Protest punk didn’t die... it was just taking a few years off. Now, when every day brings a new reason to protest, there has never been a better time to get together in a large group and be angry. Enter Priests, Washington D.C.’s foremost social-punk band. After years spent tightening and refining their style of protest punk, Priests come to the Southgate House Revival as a band with a lot to say, in an era when a lot needs to be said.
Priests’ first full album, 2017's Nothing Feels Natural, was very much an album of the moment. Released just one week after Trump’s inauguration, Nothing Feels Natural hit a raw nerve that was just freshly exposed to many people. However, Priests would probably resent the idea that their music is anything as simple as anti-Trump (the album had been in development since 2014).

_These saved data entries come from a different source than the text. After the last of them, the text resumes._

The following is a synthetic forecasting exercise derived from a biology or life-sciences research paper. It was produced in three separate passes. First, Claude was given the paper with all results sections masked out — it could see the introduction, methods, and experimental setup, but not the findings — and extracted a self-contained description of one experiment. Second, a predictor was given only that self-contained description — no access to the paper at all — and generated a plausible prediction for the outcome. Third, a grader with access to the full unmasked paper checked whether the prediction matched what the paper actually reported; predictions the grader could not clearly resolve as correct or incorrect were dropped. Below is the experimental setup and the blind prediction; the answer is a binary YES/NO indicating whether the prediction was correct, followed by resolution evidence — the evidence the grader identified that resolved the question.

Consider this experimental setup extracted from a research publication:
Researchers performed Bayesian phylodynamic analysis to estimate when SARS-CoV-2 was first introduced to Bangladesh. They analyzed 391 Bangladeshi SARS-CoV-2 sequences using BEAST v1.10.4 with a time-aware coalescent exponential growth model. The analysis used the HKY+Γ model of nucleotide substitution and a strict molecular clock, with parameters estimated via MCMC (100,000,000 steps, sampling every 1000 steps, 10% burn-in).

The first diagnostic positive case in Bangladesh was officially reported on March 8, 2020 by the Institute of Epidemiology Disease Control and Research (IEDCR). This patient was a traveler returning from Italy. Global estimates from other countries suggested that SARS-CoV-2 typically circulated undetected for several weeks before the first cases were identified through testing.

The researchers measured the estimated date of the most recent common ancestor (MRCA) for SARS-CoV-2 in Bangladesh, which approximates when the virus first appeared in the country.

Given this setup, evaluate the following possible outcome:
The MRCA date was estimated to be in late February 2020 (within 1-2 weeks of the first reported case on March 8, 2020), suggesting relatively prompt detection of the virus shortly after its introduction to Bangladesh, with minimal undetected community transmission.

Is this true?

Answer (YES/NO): NO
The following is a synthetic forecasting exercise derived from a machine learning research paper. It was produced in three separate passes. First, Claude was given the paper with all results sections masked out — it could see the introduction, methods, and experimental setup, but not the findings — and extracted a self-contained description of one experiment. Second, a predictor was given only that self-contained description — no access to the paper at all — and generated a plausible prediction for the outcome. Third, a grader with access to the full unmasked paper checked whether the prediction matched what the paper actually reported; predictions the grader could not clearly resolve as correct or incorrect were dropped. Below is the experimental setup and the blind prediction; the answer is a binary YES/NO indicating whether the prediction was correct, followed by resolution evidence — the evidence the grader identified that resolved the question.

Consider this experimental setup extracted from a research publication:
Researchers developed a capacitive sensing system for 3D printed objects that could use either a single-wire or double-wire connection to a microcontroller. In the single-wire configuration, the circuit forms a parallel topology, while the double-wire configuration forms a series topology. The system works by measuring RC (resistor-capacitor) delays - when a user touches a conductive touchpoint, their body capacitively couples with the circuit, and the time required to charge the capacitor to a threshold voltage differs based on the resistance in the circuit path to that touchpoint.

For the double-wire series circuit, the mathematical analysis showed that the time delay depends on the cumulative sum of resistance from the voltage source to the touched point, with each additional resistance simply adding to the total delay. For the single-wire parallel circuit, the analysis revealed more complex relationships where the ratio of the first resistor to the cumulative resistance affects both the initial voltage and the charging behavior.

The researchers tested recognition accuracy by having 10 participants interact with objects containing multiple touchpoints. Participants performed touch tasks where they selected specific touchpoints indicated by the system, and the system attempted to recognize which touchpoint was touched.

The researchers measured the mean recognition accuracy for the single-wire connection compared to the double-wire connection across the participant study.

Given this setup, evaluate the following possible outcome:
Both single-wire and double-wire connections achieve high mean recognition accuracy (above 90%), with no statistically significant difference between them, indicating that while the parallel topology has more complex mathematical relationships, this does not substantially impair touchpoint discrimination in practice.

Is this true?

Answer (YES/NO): NO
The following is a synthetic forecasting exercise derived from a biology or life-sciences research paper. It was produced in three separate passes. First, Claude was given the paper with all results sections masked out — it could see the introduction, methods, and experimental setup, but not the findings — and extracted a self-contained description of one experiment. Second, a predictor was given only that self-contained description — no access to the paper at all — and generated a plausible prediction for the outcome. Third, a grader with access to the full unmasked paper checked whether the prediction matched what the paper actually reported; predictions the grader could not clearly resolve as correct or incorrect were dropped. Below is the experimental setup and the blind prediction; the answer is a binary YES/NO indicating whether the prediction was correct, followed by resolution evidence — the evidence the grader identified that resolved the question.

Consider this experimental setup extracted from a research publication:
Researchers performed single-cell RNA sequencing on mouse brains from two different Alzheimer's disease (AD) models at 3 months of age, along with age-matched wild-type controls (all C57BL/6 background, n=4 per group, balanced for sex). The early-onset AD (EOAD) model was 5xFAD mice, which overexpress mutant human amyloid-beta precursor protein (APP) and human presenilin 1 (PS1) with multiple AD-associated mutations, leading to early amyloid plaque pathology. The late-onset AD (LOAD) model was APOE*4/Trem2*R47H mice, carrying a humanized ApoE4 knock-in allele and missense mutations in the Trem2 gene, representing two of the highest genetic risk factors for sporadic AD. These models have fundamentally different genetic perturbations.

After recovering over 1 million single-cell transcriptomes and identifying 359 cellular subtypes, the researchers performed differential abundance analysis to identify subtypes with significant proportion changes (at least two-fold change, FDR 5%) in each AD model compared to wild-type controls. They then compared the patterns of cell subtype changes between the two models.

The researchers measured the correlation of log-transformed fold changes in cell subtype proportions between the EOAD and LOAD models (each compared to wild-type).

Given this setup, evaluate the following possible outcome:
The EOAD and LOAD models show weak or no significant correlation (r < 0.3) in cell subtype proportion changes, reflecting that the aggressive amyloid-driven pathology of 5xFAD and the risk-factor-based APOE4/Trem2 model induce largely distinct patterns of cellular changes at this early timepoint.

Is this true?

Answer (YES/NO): NO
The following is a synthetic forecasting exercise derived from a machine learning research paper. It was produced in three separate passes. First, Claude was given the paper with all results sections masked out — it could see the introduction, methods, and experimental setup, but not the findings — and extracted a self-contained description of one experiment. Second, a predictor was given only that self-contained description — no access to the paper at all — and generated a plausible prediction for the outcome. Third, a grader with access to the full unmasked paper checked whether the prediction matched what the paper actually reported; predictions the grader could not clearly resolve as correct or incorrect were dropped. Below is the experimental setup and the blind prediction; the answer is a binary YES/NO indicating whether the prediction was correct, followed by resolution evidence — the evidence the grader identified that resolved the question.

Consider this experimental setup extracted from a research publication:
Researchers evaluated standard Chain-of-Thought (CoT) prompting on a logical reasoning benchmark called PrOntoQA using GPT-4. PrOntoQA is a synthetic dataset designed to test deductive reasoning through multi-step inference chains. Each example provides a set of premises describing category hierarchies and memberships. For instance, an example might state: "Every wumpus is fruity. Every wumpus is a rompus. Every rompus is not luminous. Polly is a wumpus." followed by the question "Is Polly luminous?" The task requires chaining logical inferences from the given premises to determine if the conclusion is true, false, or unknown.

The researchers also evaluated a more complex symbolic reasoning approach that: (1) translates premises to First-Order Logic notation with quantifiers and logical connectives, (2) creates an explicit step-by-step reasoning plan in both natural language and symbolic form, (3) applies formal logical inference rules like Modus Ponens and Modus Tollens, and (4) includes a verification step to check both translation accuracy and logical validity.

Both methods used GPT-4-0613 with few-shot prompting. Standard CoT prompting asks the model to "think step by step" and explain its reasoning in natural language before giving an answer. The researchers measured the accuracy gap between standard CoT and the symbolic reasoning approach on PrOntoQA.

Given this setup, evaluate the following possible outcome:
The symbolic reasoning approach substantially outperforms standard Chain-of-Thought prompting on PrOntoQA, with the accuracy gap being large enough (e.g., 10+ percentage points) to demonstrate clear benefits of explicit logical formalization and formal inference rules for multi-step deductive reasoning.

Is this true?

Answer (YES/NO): NO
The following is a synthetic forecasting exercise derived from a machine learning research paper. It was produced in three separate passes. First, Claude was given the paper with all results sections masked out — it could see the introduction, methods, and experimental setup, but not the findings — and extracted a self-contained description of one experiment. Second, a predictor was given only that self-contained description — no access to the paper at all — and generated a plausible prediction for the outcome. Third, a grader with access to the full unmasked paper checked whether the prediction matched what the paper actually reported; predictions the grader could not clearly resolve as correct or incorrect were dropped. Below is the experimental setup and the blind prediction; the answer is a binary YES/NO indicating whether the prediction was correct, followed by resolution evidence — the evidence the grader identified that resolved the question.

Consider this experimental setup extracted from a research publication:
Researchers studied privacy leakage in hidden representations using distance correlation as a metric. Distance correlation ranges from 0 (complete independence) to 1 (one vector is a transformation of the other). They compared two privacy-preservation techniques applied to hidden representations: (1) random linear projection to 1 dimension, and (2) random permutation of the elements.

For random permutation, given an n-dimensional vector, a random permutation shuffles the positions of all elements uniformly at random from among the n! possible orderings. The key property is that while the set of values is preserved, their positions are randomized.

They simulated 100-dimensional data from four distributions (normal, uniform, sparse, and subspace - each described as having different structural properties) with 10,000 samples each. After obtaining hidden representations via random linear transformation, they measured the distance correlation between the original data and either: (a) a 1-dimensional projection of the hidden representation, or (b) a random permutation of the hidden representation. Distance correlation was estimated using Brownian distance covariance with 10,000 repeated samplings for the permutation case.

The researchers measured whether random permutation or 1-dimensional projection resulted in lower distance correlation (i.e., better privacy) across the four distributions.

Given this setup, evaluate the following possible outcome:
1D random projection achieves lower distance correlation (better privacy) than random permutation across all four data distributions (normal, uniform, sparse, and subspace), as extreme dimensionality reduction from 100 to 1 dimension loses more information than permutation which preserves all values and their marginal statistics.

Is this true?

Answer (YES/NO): NO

Indeed, Priests are here to wake you up to everything. Society didn’t break when Trump was elected, it allowed Trump to be elected because it was broken.
Priests’ music communicates this discord deeply. From singer Katie Alice Greer’s snarl to the slightly off-key guitar of GL Jaguar, the feel of Priests’ work reflects a society where things don’t quite mesh. Punk is often derided as one note, a genre where aggression makes up for creativity. This criticism cannot be levied against Priests. Nothing Feels Natural is a diverse record that features off-kilter surf music, noise rock, and even a splash of disco by turns. The band’s whole discography reflects this; even their earliest work experiments with spoken word tracks between standard punk fare.

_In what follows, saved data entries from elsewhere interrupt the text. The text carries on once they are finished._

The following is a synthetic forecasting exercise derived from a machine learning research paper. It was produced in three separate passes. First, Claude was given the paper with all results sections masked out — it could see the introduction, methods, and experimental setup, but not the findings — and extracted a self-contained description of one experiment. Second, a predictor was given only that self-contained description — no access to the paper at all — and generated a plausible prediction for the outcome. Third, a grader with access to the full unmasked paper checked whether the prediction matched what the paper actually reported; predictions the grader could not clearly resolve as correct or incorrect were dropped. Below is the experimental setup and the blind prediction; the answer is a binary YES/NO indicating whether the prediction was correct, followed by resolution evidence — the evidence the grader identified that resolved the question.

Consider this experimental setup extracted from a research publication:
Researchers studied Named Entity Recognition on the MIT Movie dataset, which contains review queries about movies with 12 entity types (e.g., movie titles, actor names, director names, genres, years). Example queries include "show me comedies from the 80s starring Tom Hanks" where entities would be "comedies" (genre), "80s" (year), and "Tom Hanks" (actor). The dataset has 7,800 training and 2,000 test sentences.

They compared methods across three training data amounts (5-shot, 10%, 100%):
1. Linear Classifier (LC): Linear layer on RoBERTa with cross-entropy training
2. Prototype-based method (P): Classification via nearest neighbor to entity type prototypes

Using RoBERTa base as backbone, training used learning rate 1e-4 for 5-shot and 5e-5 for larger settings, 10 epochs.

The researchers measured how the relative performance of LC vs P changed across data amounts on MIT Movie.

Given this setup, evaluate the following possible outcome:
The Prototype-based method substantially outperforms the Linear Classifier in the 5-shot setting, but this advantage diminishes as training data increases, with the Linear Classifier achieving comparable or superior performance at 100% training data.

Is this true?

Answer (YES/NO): NO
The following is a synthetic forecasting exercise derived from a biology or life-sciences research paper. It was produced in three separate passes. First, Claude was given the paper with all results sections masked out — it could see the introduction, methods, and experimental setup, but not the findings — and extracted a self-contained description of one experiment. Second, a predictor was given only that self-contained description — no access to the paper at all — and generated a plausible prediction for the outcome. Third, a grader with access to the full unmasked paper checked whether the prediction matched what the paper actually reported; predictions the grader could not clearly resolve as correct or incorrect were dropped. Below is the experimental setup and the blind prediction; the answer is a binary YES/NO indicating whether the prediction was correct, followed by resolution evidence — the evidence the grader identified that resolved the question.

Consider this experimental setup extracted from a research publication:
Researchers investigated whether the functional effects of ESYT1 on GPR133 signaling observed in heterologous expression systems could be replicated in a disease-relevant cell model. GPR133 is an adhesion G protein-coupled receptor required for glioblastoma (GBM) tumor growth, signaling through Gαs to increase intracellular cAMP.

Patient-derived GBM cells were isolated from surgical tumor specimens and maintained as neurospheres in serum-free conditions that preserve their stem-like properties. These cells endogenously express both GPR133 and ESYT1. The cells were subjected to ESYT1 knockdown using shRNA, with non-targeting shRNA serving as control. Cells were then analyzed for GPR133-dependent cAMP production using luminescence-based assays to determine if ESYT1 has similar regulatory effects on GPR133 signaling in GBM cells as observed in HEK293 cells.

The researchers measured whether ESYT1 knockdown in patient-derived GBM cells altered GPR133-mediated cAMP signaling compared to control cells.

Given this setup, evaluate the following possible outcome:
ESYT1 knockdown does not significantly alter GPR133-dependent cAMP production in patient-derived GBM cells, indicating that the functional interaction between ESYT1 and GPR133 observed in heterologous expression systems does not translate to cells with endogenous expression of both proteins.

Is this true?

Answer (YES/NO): NO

Opening for Priests, Toon Town’s swampy, psychedelic rock is twisted and revived in a ghostly take on bayou blues. The Cincinnati band released their first full-length album, Stay Lost, last spring, two years after their debut EP, The Great Dissolve.
From Cincinnati’s Northside, Alex Otto, Adam Stone, and Sasha Suskind revive Southern rock into Stay Lost, taking The Great Dissolve a step into the ghostly side of music. Fresh and full of life, Toon Town promises a modern, spooky, and experimental swing take on rock. Their music has the mood of The Black Keys, Beaten Awake, and Dr. Dog’s album The Psychedelic Swamp; a rhythm that’s easy to move to.